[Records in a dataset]
::::
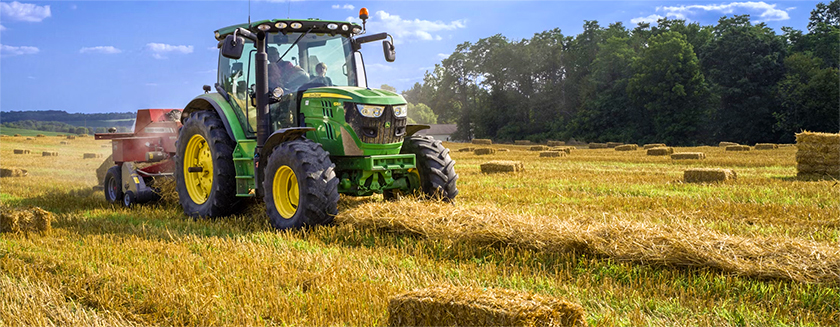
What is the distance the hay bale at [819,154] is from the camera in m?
13.3

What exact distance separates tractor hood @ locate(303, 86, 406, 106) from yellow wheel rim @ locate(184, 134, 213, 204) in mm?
1942

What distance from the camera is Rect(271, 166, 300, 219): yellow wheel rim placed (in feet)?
22.9

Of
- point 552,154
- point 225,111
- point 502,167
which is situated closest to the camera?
point 225,111

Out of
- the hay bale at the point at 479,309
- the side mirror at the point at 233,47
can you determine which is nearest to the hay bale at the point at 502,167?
the side mirror at the point at 233,47

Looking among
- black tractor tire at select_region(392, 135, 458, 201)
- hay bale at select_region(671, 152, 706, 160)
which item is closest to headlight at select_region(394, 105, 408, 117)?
black tractor tire at select_region(392, 135, 458, 201)

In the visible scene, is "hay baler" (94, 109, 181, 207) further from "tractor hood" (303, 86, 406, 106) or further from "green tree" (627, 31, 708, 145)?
"green tree" (627, 31, 708, 145)

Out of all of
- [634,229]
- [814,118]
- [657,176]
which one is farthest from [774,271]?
[814,118]

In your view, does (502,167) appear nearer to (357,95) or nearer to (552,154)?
(357,95)

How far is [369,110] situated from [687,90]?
49.6 metres

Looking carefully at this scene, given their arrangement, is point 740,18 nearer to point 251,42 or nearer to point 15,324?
point 251,42

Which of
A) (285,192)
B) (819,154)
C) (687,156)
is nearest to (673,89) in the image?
(687,156)

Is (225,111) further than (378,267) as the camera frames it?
Yes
::::
**THE TASK:** Revise the data above so that every "tractor hood" becomes "engine cover" and nothing else changes, and omit the pictures from your copy.

**ANSWER:**
What is the distance the hay bale at [819,154] is from the camera in m?
13.3

What exact distance separates engine cover @ locate(303, 86, 406, 106) from yellow wheel rim @ locate(184, 134, 213, 204) in mm?
1942

What distance from the camera is Rect(271, 166, 300, 219): yellow wheel rim placed (in feet)?
22.9

Of
- point 552,154
- point 225,111
- point 502,167
which is situated closest to the camera?
point 225,111

Out of
- the hay bale at the point at 479,309
- the side mirror at the point at 233,47
can you determine which is nearest to the hay bale at the point at 502,167?
the side mirror at the point at 233,47

Looking among
- black tractor tire at select_region(392, 135, 458, 201)
- hay bale at select_region(671, 152, 706, 160)
which item is closest to headlight at select_region(394, 105, 408, 117)?
black tractor tire at select_region(392, 135, 458, 201)

In the visible scene, is "hay baler" (94, 109, 181, 207) further from "engine cover" (303, 86, 406, 106) or further from "green tree" (627, 31, 708, 145)?
"green tree" (627, 31, 708, 145)

Out of all of
- [634,229]
- [814,118]
- [657,176]
which one is farthest from [774,271]?
[814,118]

In your view, does (502,167) appear nearer to (357,95) or nearer to (552,154)?
(357,95)

How far is [369,110] situated from [687,90]?
49.6 metres

Looking carefully at this scene, given their arrangement, is point 740,18 nearer to point 251,42 or nearer to point 15,324?
point 251,42

Which of
A) (285,192)
B) (819,154)
C) (687,156)
is nearest to (673,89) in the image?
(687,156)

Is (225,111) further than (378,267) as the camera frames it?
Yes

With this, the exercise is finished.